Peter Marks, MD, PhD, director of the FDA’s Center for Biologics Evaluation and Research, said in a statement, “The approval of Yescarta brings this innovative class of CAR-T cell therapies to an additional group of cancer patients with few other options—those adults with certain types of lymphoma that have not responded to previous treatments.”

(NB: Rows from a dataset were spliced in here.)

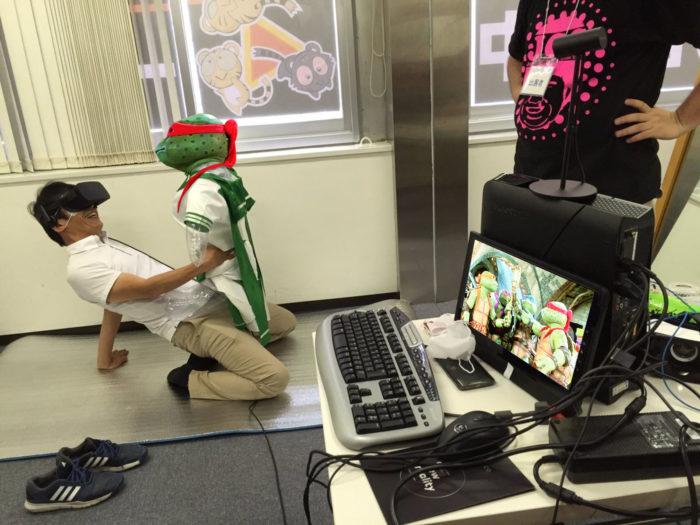 Quand internet décide de modifier sur Photoshop la photo d'un gamer qui teste le sexe en réalité virtuelle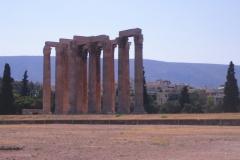 Интересно, колонны так и стояли тут одни?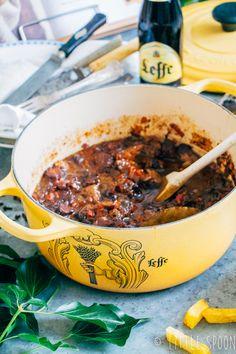 Gestoofd vlees met Leffe Brown - Little Spoon - Food and drink Dutch Recipes, Beef Recipes, Italian Recipes, Cooking Recipes, Healthy Recipes, Vindaloo, Healthy Cooking, Love Food, Kitchens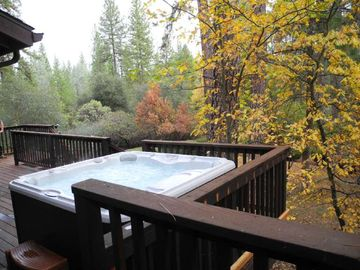 Mariposa house rental - Private spa with a private view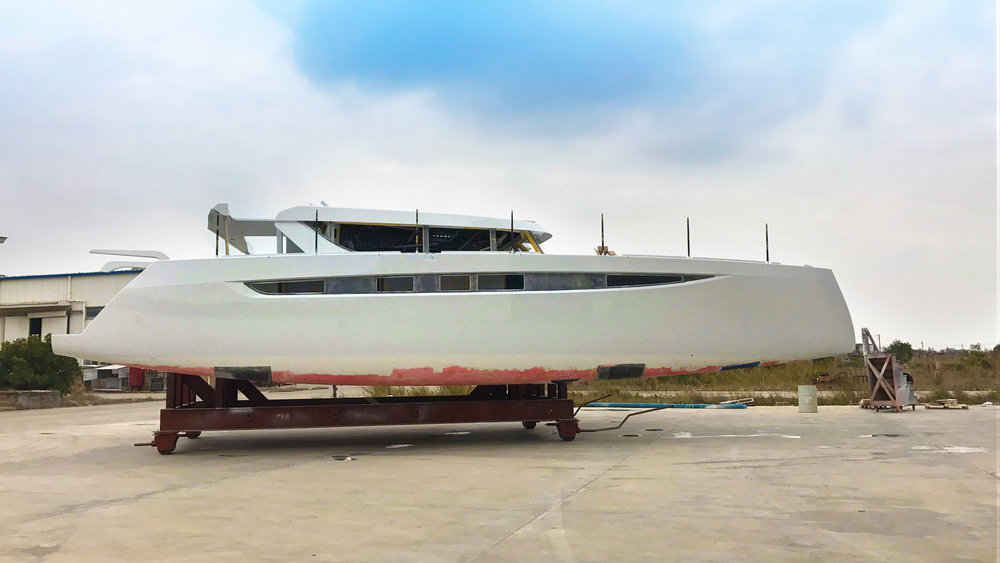 5504 stbd side hull edt.jpg
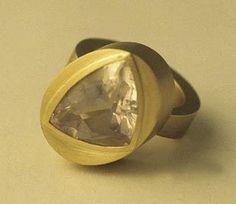 Sabine Hauss - ring - gold 750, rose quartz(viaGalerie Slavik, No. 101212)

The adverse effect profile remains the same for this treatment as for tisagenlecleucel—the drug has a boxed warning for cytokine release syndrome and for neurologic toxicities, which can both be fatal or life-threatening. The FDA has linked a risk evaluation and mitigation strategy with the approval: hospitals and their associated clinics that dispense axicabtagene ciloleucel need to be specially certified. As part of that certification, staff involved in the prescribing, dispensing, or administering of Yescarta are required to be trained to recognize and manage CRS and nervous system toxicities. Also, patients must be informed of the potential serious side effects and of the importance of promptly returning to the treatment site if side effects develop.
Gilead has listed axicabtagene ciloleucel at $373,000 in the United States, much cheaper than the launch price of tisagenlecleucel at $475,000.